## Start

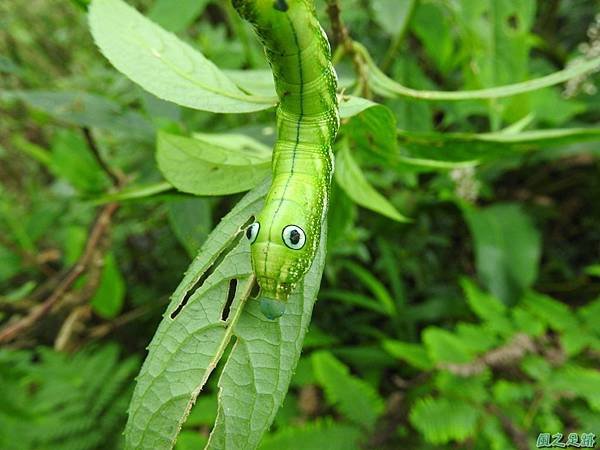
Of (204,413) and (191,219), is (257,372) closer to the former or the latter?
(191,219)

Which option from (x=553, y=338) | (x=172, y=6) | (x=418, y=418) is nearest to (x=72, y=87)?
(x=172, y=6)

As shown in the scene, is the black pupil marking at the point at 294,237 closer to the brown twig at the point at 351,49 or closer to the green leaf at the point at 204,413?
the brown twig at the point at 351,49

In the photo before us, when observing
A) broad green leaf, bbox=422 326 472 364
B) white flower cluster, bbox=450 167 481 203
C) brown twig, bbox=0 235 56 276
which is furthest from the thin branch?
broad green leaf, bbox=422 326 472 364

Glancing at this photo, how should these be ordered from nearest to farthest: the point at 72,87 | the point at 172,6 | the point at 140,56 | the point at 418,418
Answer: the point at 140,56 → the point at 172,6 → the point at 418,418 → the point at 72,87

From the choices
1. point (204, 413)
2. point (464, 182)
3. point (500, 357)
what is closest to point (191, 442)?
point (204, 413)

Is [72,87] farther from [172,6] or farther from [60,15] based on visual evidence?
[60,15]

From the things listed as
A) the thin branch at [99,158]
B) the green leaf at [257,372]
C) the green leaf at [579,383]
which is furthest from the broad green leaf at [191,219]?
the green leaf at [579,383]
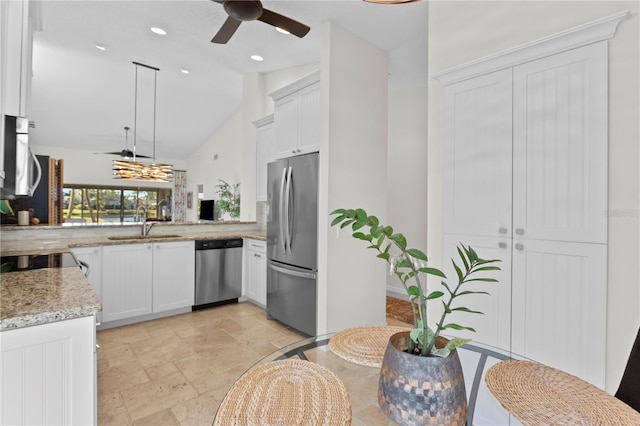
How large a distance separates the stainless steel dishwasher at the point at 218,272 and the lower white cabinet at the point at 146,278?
104 millimetres

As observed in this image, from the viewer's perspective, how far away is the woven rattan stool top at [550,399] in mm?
809

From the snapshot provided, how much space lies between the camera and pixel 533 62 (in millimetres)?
1881

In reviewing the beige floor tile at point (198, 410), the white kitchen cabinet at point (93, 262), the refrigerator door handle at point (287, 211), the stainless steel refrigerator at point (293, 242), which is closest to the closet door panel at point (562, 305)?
the stainless steel refrigerator at point (293, 242)

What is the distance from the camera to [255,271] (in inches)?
160

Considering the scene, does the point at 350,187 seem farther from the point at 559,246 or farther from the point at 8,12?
the point at 8,12

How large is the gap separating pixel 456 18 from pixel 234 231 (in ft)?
12.1

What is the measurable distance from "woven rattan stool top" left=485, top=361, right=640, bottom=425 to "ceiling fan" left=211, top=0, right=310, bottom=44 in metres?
2.67

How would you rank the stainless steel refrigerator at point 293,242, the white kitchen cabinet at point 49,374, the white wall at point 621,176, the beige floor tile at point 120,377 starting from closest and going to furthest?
the white kitchen cabinet at point 49,374 < the white wall at point 621,176 < the beige floor tile at point 120,377 < the stainless steel refrigerator at point 293,242

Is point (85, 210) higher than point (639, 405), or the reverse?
point (85, 210)

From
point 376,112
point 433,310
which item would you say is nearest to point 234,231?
point 376,112

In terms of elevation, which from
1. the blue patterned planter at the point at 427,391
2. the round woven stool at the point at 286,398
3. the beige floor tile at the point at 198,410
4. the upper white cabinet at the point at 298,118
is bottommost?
the beige floor tile at the point at 198,410

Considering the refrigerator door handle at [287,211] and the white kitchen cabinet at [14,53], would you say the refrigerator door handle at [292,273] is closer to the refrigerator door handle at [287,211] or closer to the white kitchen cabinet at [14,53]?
the refrigerator door handle at [287,211]

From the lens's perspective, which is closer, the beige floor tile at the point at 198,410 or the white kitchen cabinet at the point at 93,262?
the beige floor tile at the point at 198,410

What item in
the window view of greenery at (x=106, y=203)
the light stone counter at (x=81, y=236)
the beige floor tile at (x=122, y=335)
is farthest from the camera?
the window view of greenery at (x=106, y=203)
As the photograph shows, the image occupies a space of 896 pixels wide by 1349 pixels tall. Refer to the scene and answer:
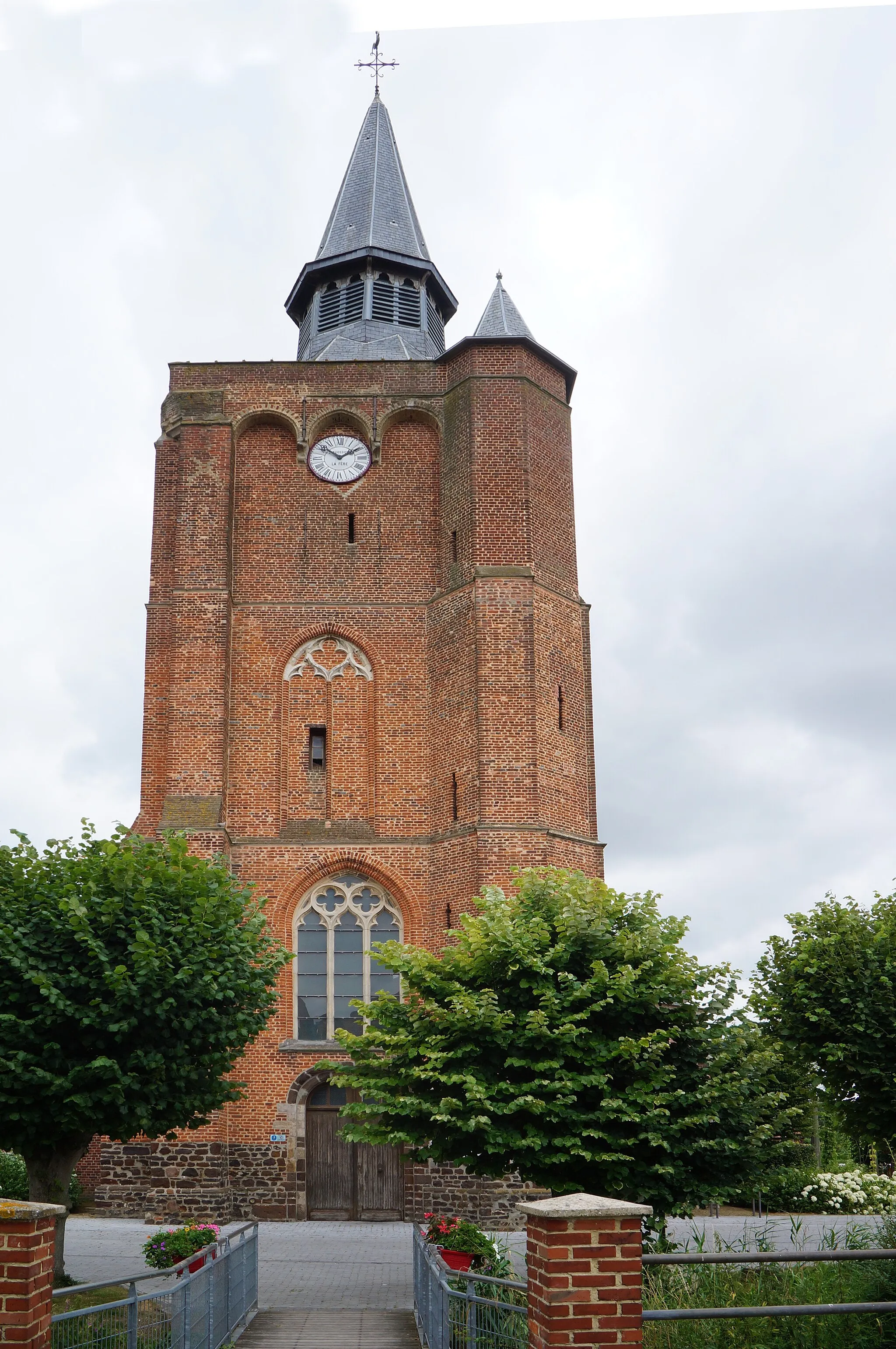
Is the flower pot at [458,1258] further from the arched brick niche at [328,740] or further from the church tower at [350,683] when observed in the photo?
the arched brick niche at [328,740]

## End

PROBLEM TO WORK ON: Reproduce every line verbatim from the start of the items through the line containing "104 millimetres", including that line, and leave the pictures out.

ANSWER TO THIS TASK:
Of (204,413) and (191,219), is (257,372) closer to the former or the latter?
(191,219)

Which option from (x=553, y=338) | (x=172, y=6) | (x=418, y=418) is nearest to (x=72, y=87)?
(x=172, y=6)

As shown in the scene, is the black pupil marking at the point at 294,237 closer to the brown twig at the point at 351,49 or closer to the green leaf at the point at 204,413?
the brown twig at the point at 351,49

In the photo before us, when observing
A) broad green leaf, bbox=422 326 472 364
B) white flower cluster, bbox=450 167 481 203
C) brown twig, bbox=0 235 56 276
which is furthest from the thin branch?
broad green leaf, bbox=422 326 472 364

Glancing at this photo, how should these be ordered from nearest to farthest: the point at 72,87 | the point at 172,6 | the point at 140,56 | the point at 418,418
Answer: the point at 140,56 → the point at 172,6 → the point at 418,418 → the point at 72,87

From the choices
1. point (204, 413)
2. point (464, 182)
3. point (500, 357)
what is closest to point (191, 442)?
point (204, 413)

Is [72,87] farther from [172,6] or farther from [60,15] based on visual evidence?
[60,15]

From the things listed as
A) the thin branch at [99,158]
B) the green leaf at [257,372]
C) the green leaf at [579,383]
which is furthest from the broad green leaf at [191,219]?
the green leaf at [579,383]
How large a distance separates the stainless steel dishwasher at the point at 218,272 and the lower white cabinet at the point at 146,278?
104 millimetres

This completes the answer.